Having spend many years working in NC, I can't emphasize this point enough. Don't abandon the people who didn't ask for this stuff. Between gerrymandering and other forms of voter disenfranchisement, their voices aren't being heard. And they don't deserve what's happening at the state level.
3. Nearly 60% of TX's pop is BIPOC, and new pop growth in TX is basically a 10:1 BIPOC to white ratio. So before you fire up your "let them go" hot takes, consider that you'd be advocating for the abandonment of a lot of folks (many disfranchised or inadequately represented) who hate this shit too
(read your skeet to imply politics *are* about punishing people for having something, like a view, things, or morality; but that politics*shouldn't be*)
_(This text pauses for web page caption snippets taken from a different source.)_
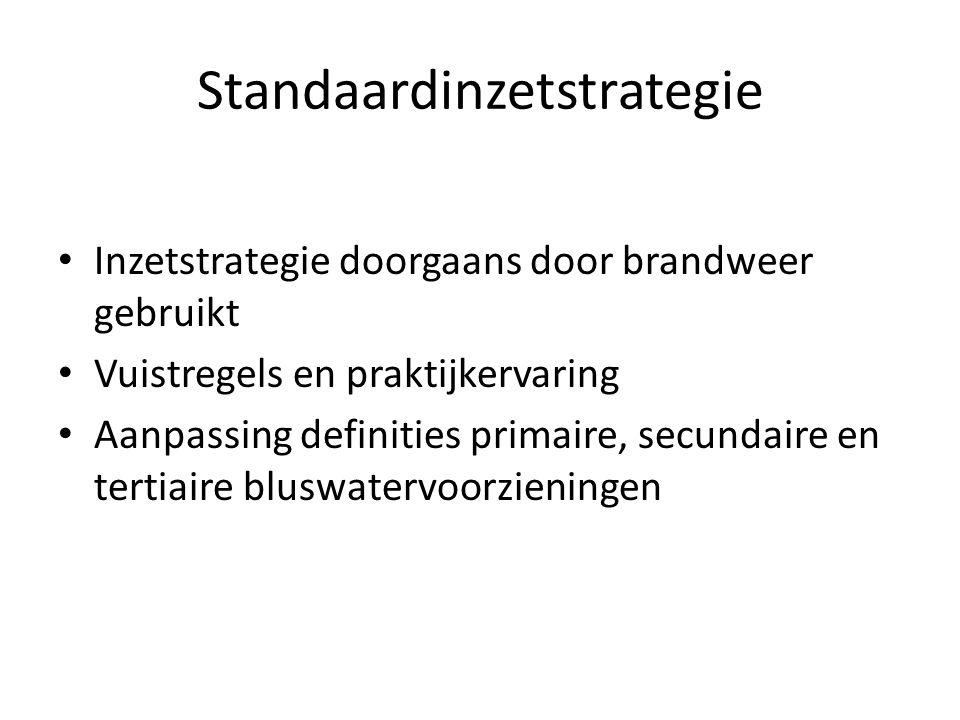 Standaardinzetstrategie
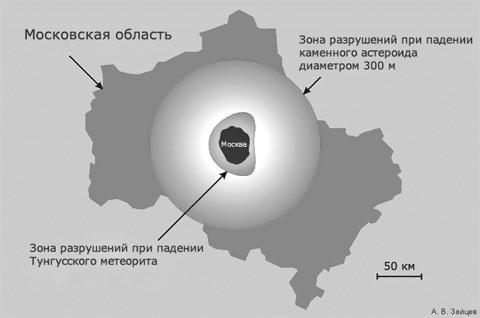 зоны разрушений Тунгусского метеорита и астероида Апофис - сравнение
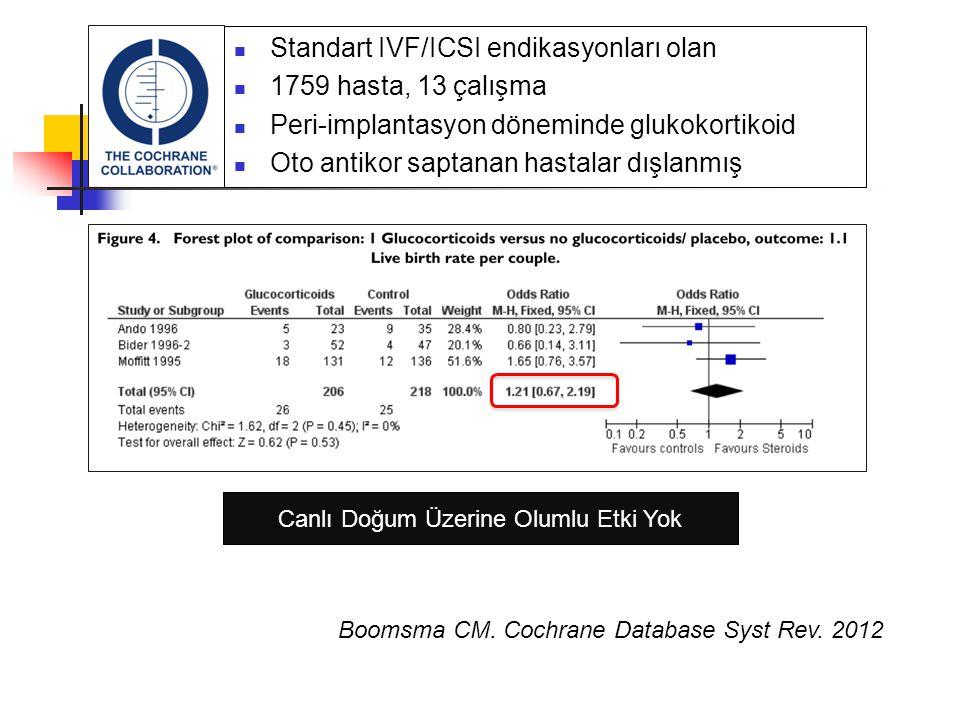 Boomsma CM. Cochrane Database Syst Rev. 2012  Standart IVF/ICSI endikasyonları olan  1759 hasta, 13 çalışma  Peri-implantasyon döneminde glukokorti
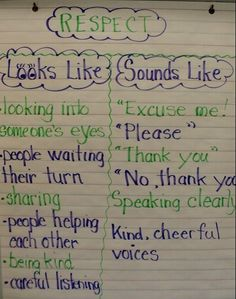 Classroom Management anchor chart. Great for teaching the kids the respectful behavior you expect in the classroom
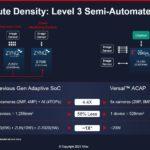 Xilinx Versal AI Edge New Density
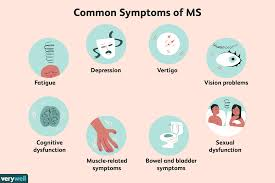 Ms Light Headed Multiple Sclerosis Signs Symptoms And Complications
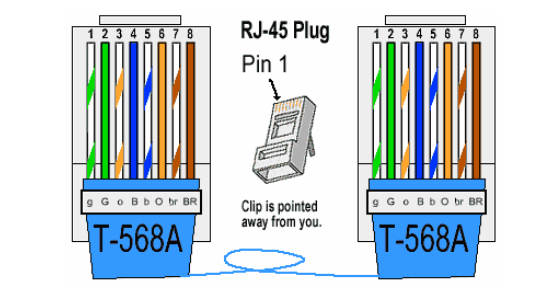 T568A rj45 connector used in ethernet connectivity fiber optic ethernet wiring diagram t568a at creativeand.co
The way many liberals talk about "red states" implies that Republicans deserve to suffer (and everyone in those states is a Republican). Not that they need to see how their policies work out in practice so they can learn -- they deserve to be punished.
Agree completely. On the issue of Medicaid expansion alone, thousands of people died or had little access to care. Most of those people were poor and living in rural area without a nearby hospital. Nobody deserves that.
Then I read you correctly.
I would want to add that Republicans, too, want others to suffer, presumably to teach them a lesson.
But they want different people to suffer, and for different reasons.
Right, in general I think it's hard to run a society and specifically a democracy when everyone believes the main purpose of politics is to punish others.